Book club members may be amused to see both John McWhorter and Kathryn Paige Harden make appearances.
Crossposted to my Medium: https://itsnotmyfault01.medium.com/a-review-of-ruha-benjamins-race-after-technology-187eaeb84d7c
edits 2022-04-14: new jim crow is 2010, not 2012
Clarified summary of New Jim Crow
described O'Neil as more concrete "variables-and-functions" to make the distinction clearer.
changed "sophistry" to "equivocation" where appropriate
clarified/edited language at "It's not that I don't agree...". pretty extensively edited.
Removed “Thank you Dr. Benjamin. You've got a very high verbal IQ and it really shows, but I have just a few quick questions.” I have more to say on that topic, but I’ll probably put it into its own post.
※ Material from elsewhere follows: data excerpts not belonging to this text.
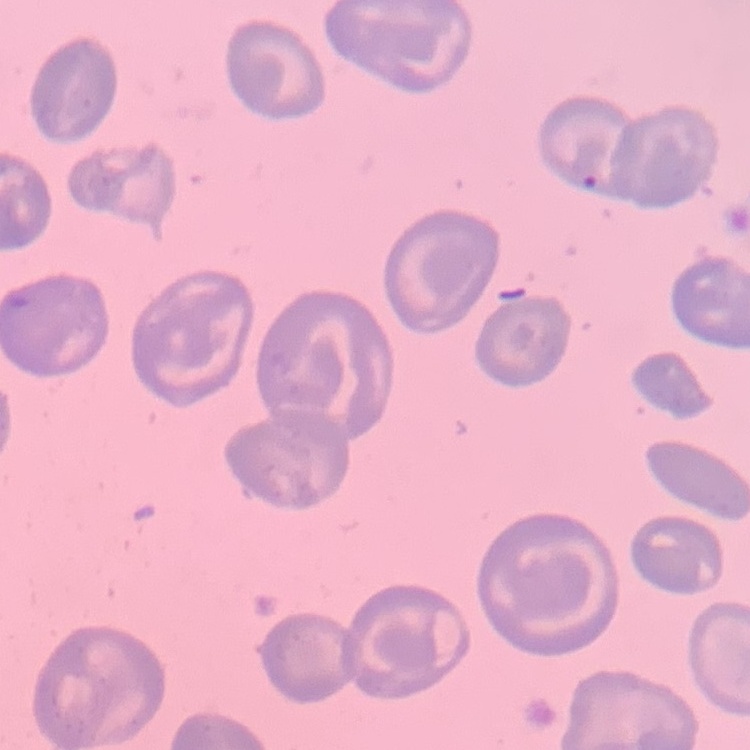

{
  "red_blood_cell_morphology": "no rouleaux formation",
  "preparation": "thin blood film",
  "stain": "Field's or Giemsa",
  "image_type": "square crop of a larger photomicrograph"
}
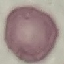

malaria status = uninfected
stain = Giemsa
preparation = thin blood smear
capture = smartphone camera at the microscope eyepiece
image type = cell patch, automatically extracted from a larger field of view and resized to 64 × 64 pixels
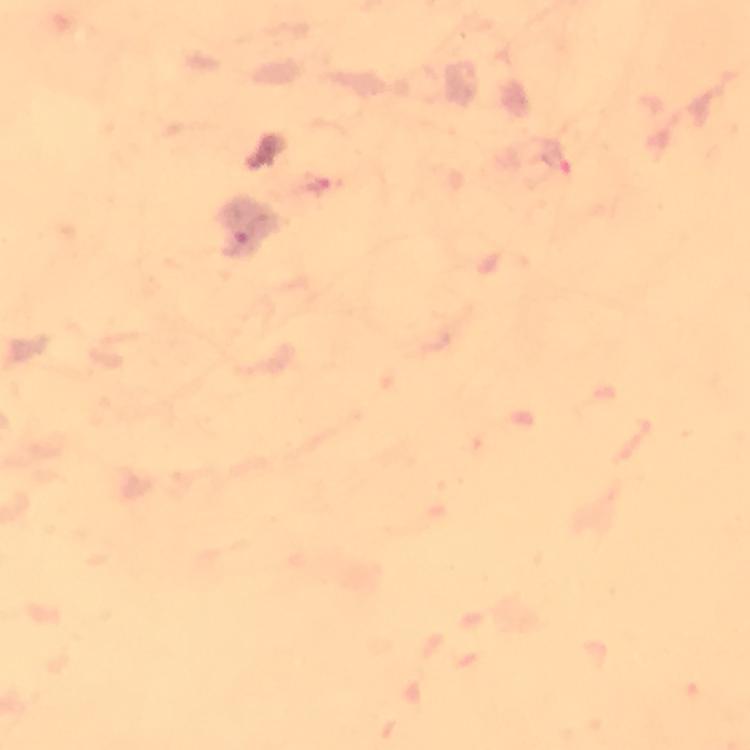
{
  "context": "from a diagnostic examination for malaria",
  "capture": "smartphone mounted on the microscope",
  "plasmodium_parasite_locations": "approximate centers as {x, y} in pixels: {557, 158}",
  "cropped_from": "a single field of view",
  "magnification": "100x",
  "stain": "Giemsa",
  "image_size": "750×750 pixels",
  "immersion_oil": "applied",
  "preparation": "thick blood smear"
}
Have realized that she does answer the question of "Or is it more racist still if they stick with their first product forever, never developing a product for darker skin colors?" - she seems to see it as a good thing that the products now work for darker skin tones, but also seems upset that the main driver of the original innovation seemed to be chocolate and wood manufacturers, and that the profit motive seems to be the main driver of innovation generally:
“market and profitability imperative of tailoring technologies to different populations”,
“But the hegemony of Whiteness is exposed not only in the context of the global competition to capture different regional markets”,
“Just as Polaroid, Kodak and others attempted to design differently so that their cameras could vividly represent a broader spectrum of skin tones, so too companies that manufacture cameras today are working to address bias in the design and marketing of their products”
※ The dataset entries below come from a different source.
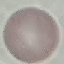

result = no malaria parasites detected
capture = smartphone through the microscope eyepiece
image type = cell patch, automatically extracted from a larger field of view and resized to 64 × 64 pixels
preparation = thin blood smear
stain = Giemsa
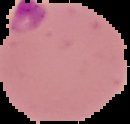
image_size: 130×124 pixels
preparation: thin blood film
image_type: cell region segmented out of the field of view; surrounding area masked to black
malaria_status: parasitized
Assess this cell for malaria.
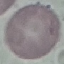
Uninfected.

preparation = thin blood smear
image type = automatically extracted cell patch, resized to 64 × 64 pixels
stain = Giemsa
capture = smartphone camera at the microscope eyepiece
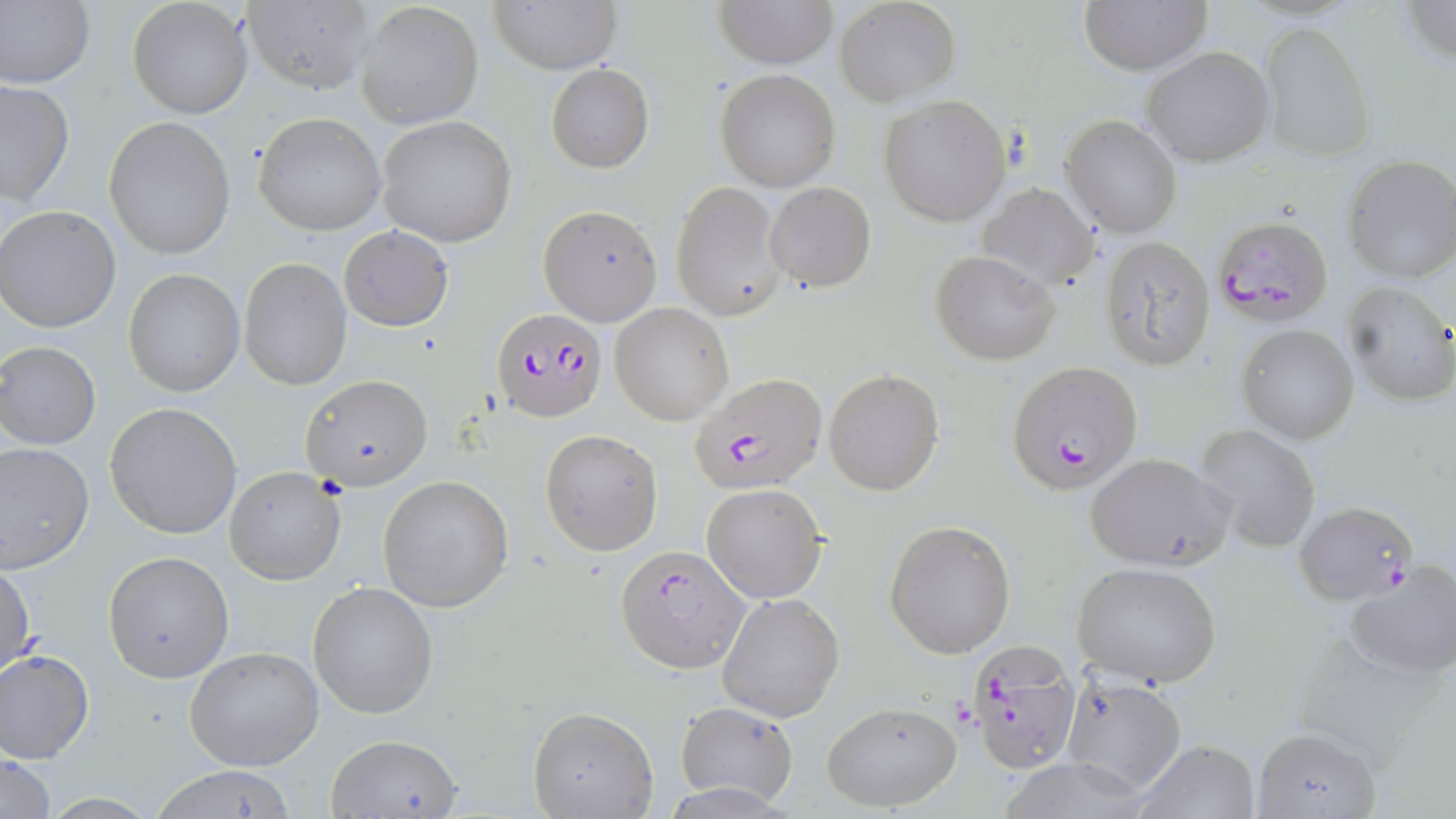 Approximate bounding boxes as (x1,y1)-(x2,y2) corner pairs in pixels. Uninfected red blood cell locations: (0,0)-(94,90), (127,0)-(253,120), (713,0)-(837,70), (1079,0)-(1213,73), (491,1)-(622,73), (834,1)-(960,108), (1404,1)-(1454,64), (242,2)-(373,92), (355,2)-(484,129), (1260,22)-(1373,161), (1142,46)-(1275,166), (546,63)-(654,172), (714,68)-(841,192), (1,79)-(75,207), (880,94)-(1011,226), (251,112)-(385,236), (104,115)-(236,260), (376,115)-(518,246), (1061,115)-(1184,239), (1341,154)-(1456,285), (671,180)-(787,321), (764,182)-(877,292), (975,182)-(1098,290), (540,204)-(663,324), (0,205)-(121,332), (339,225)-(453,331), (1098,235)-(1216,369), (931,249)-(1060,365), (239,256)-(352,392), (124,268)-(245,396), (1343,282)-(1456,407), (610,303)-(735,426), (1237,322)-(1360,446), (1,342)-(101,450), (823,369)-(944,495), (301,375)-(432,491), (105,402)-(243,540), (1196,423)-(1321,553), (540,429)-(663,555), (0,441)-(96,573), (1083,452)-(1234,572), (223,465)-(348,586), (378,474)-(514,612), (702,483)-(827,603), (884,520)-(1016,658), (103,550)-(236,683), (1343,559)-(1456,682), (1,560)-(36,680), (1071,561)-(1223,688), (308,583)-(438,720), (716,592)-(845,722), (1295,632)-(1441,763), (185,645)-(325,772), (0,649)-(95,764), (1059,672)-(1187,794), (672,700)-(799,804), (822,701)-(961,811), (527,705)-(658,819), (1251,727)-(1382,819), (323,734)-(466,818), (1131,739)-(1262,819), (0,752)-(57,819), (997,759)-(1155,819), (145,764)-(301,819). Plasmodium falciparum-infected red blood cell locations: (1217,219)-(1327,329), (491,307)-(608,422), (1008,363)-(1143,495), (687,374)-(826,494), (1293,502)-(1418,605), (616,546)-(748,674), (967,640)-(1081,774). Slide-level diagnosis: Plasmodium falciparum. 1000x magnification. Optical microscopy. Thin blood smear. Single field of view. May-Grünwald-Giemsa-stained preparation. Image is 1456×819 pixels.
That section of the book is kind of hard for me to parse. I think what I truly want is the technical deep dive: “Well, we started with this product because that was basically the best we could do at the time, and only once it was a profitable product, could we afford the time and R+D money to branch out to more advanced techniques. You have to understand just how primitive the technology was at the time…” really does sound like a good excuse to me, but the book’s focus is on the reverse: “I live in a world where at every turn I am not the default, and it kind of sucks” is a perfectly good complaint about the world, and there’s plenty of evidence for it. I instinctively don’t buy into the idea that “well, it’ll just suck to be black (and therefore not the target consumer) forever, get used to it” is the only solution, but I also have not been convinced that such a thing is wholly avoidable, especially for young technologies. In O’Neil’s book the ask is “be aware of feedback loops in the design, especially at the macro level”, which is more tangible, and a central focus of every example in the book. Benjamin’s “it sucks that things don’t work because people didn’t think about testing for people like me” that is in only SOME of her examples… I mean, it feels like it’s just going to be like that sometimes.
Extended the ending joke, making it even less funny.